The second is mismeasurement of capital, which I would think there's definitely some of that going on here. And then the other thing is mismeasurements and required rates of return that the firms are using as their discount rates, and making investment projects versus what you are measuring in the model.
Which of those three do you think is the most important? Or if you had to allocate the.
>> Andrew Atkeson: Okay, so a variant you have a highly volatile mu in the data, and what is the source of that volatility and. Okay, so the literature, Barki came up and there's a number of papers Caricaboose and Niemann comes up, there's Farigurio, and there's Cruzette and Amberly.
And Faragurio and Crissette, Nebuli and us do something so the first two, Kirkbus and Niemann and Barkai, are trying to use the user cost of capital and for rental rate and come up with. But they never use valuation data and so far, Gurio, Cruzette, Nemberle and us are trying to use valuation data, and then we're not using the user cost of capital.

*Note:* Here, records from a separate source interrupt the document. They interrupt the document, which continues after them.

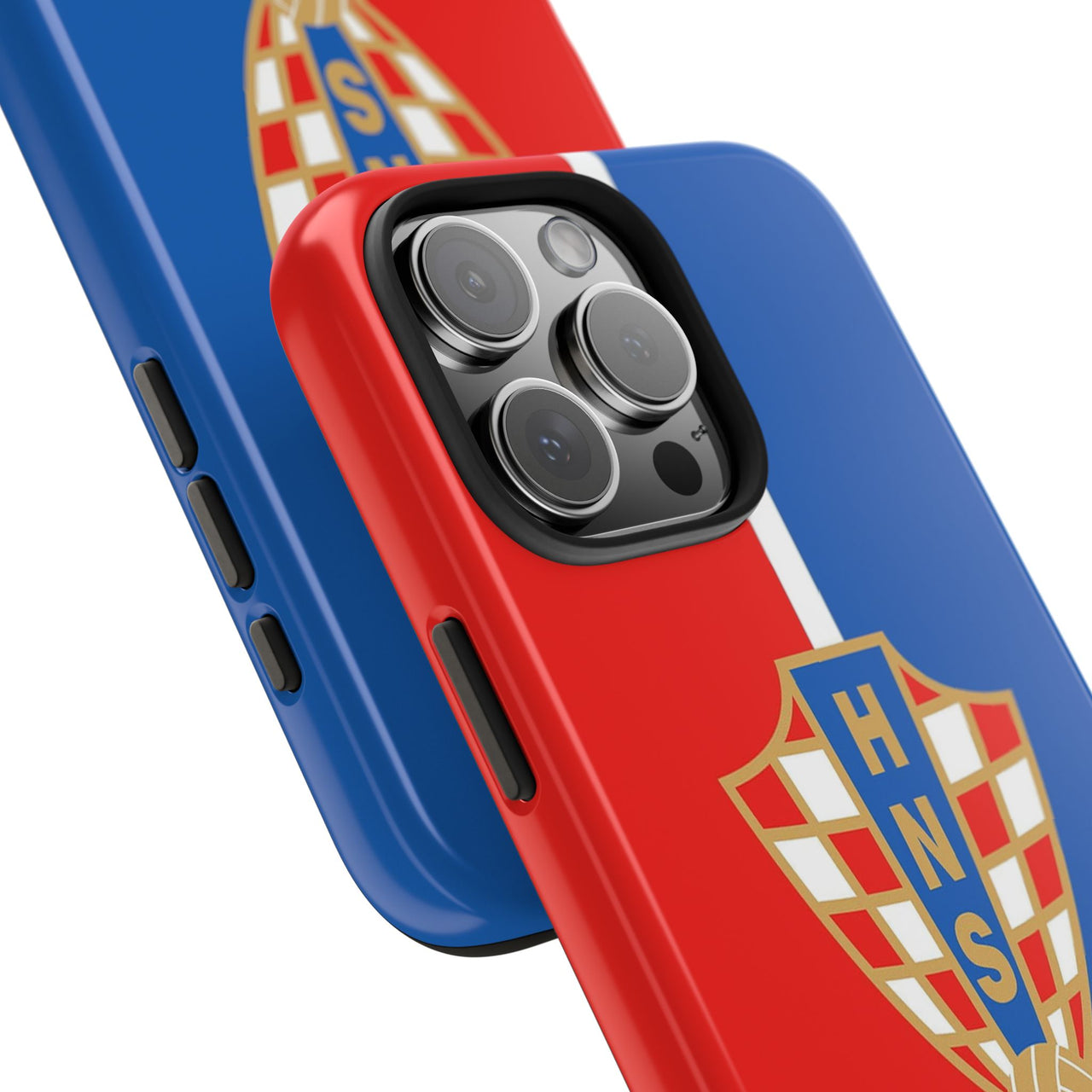 Croatia National Team Tough Phone Case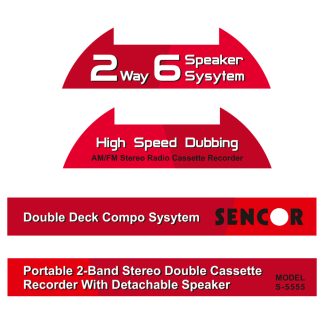 sencor-s-5555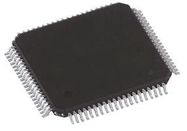 MCU, 32BIT, ARM CORTEX-M4, 50MHZ, LQFP80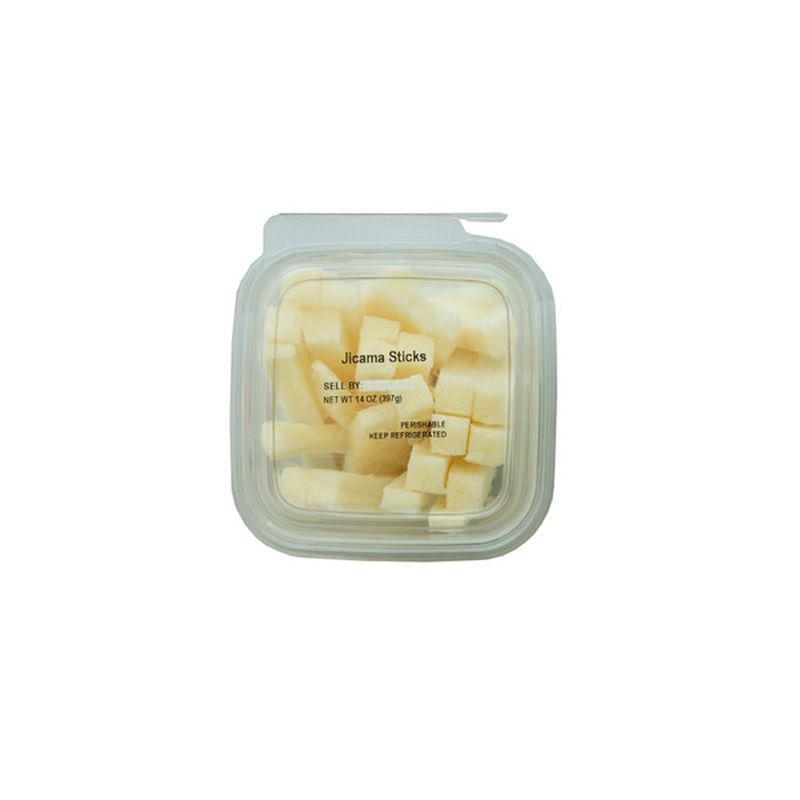 Renaissance Food Group Jicama Sticks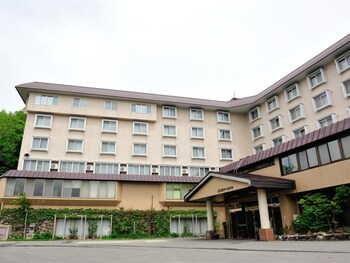 shiga park hotel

So there's like, in a beautiful world, all of those would light up and so the last graph, in some sense, was, what does the return to capital that we would need to justify our valuations have to be? And we say there's a puzzle that on capital, it's like super high for three decades, and then it's, like, not so high.
And so we're posing that is, it's like there's a puzzle we have all these pieces that are supposed to fit, and this is like a piece that doesn't seem to be fitting. And so we're not saying it's done in terms of the project.
>> John Taylor: Thank you.
>> Andrew Atkeson: Thank you very much.